Karen can row a boat 10 kilometers per hour in still water. In a river where the current is 5 kilometers per hour, it takes her 4 hours longer to row a given distance upstream than to travel the same distance downstream. Find how long it takes her to row upstream, how long to row downstream, and how many kilometers she rows.

One of the best ways to start a problem like this is to make a table that uses all the information you have been given. Let's make one for the information we have about the distance, rate, and time Karen travels when she is going both upstream and downstream. We'll call the time it takes to row downstream x, which means that the time it takes to row upstream is x +4.

We'll start by calculating Karen's rates going upstream and downstream. When she is traveling against the current, she won't be able to row 10 kilometers/hour. Her speed relative to the shore will only be 5 kilometers per hour because the force of the current, which is flowing at 5 kilometers/hour, slows her rate by 5 km/hour. When Karen is rowing downstream, however, the current helps her go faster, so she moves 10 + 5 = 15 km/hour.

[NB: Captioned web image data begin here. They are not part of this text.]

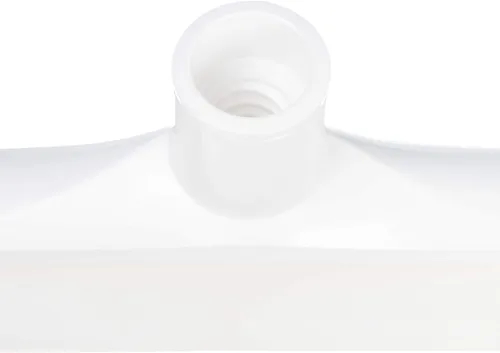 Vista 4 de Carlisle Squeegee cabeza de caucho, espuma sólida de una sola unidad para piso, 24", Blanco, 1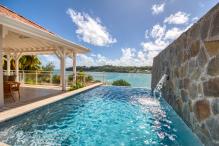 location villa martinique avec vue mer et piscine 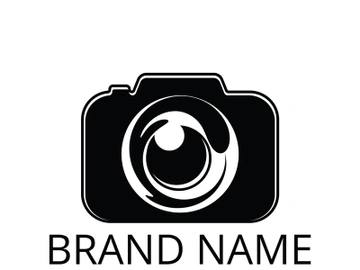 Camera logo design preview picture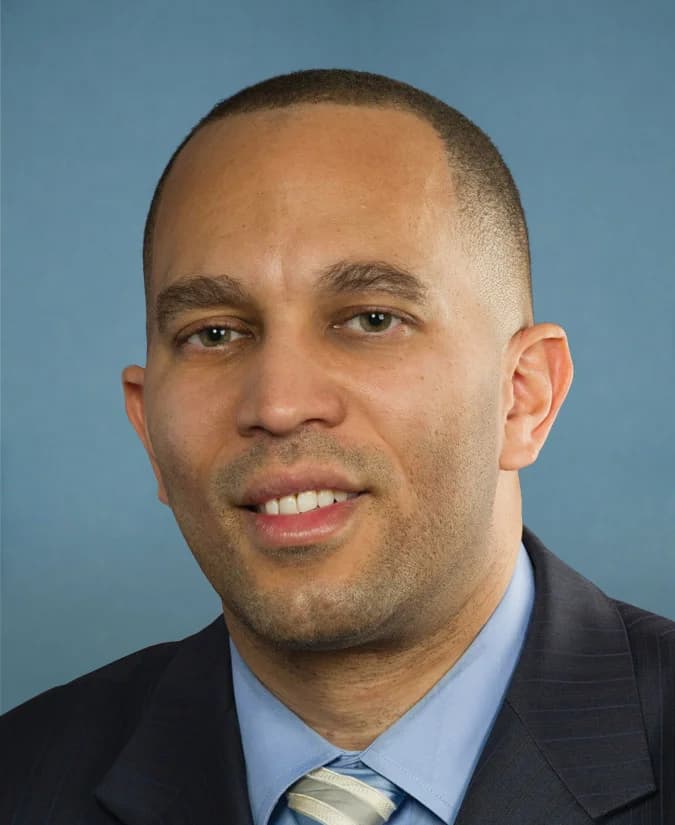 Hakeem Jeffries, official photograph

We can use the formula, written as Rate x Time = Distance:

                Rate (km/hr)   Time (hr)   Distance (km)
    Downstream      15            x            15x
    Upstream         5           x+4          5(x+4)
Because Karen goes the same distance upstream and downstream, we know that the two expressions of distance - for upstream and downstream - must be equal; we can set the upstream distance equal to the downstream distance. This produces the following equation, which we solve for x:
    Statement of original equation:  15x = 5(x+4)
    Distributing on right side:      15x = 5x+20
    Subtracting 5x from both sides:  10x = 20
    Dividing both sides by 10:         x = 2
x equals the time it takes Karen to row downstream, or 2 hours. Since it takes her four hours longer to row upstream, this time will be 2 + 4 = 6 hours.

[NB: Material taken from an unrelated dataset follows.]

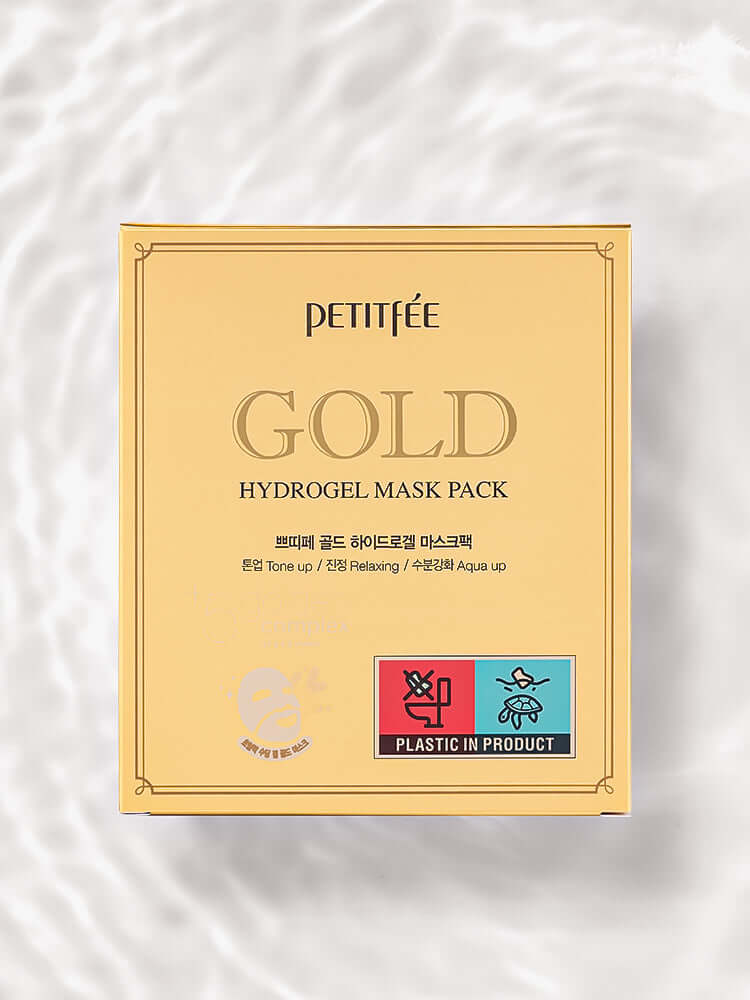 PETITFEE Gold Hydrogel Mask Pack 32g #1pc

How many kilometers does she row? Look at the distance column in the table. Since x is in hours, Karen's downstream distance is 15 x 2 = 30 kilometers.

The problem states that Karen rows the same distance upstream as down. Let's check our work... yes, 5(2+4) = 5 x 6 = 30 kilometers.

As is frequently the case with word problems, setting up the equations is the hardest part. Once that's done, the rest is relatively easy. Remember always to answer what the question asks - don't stop once you've solve for x, because that may be only part of what the question asked - and always check your answer.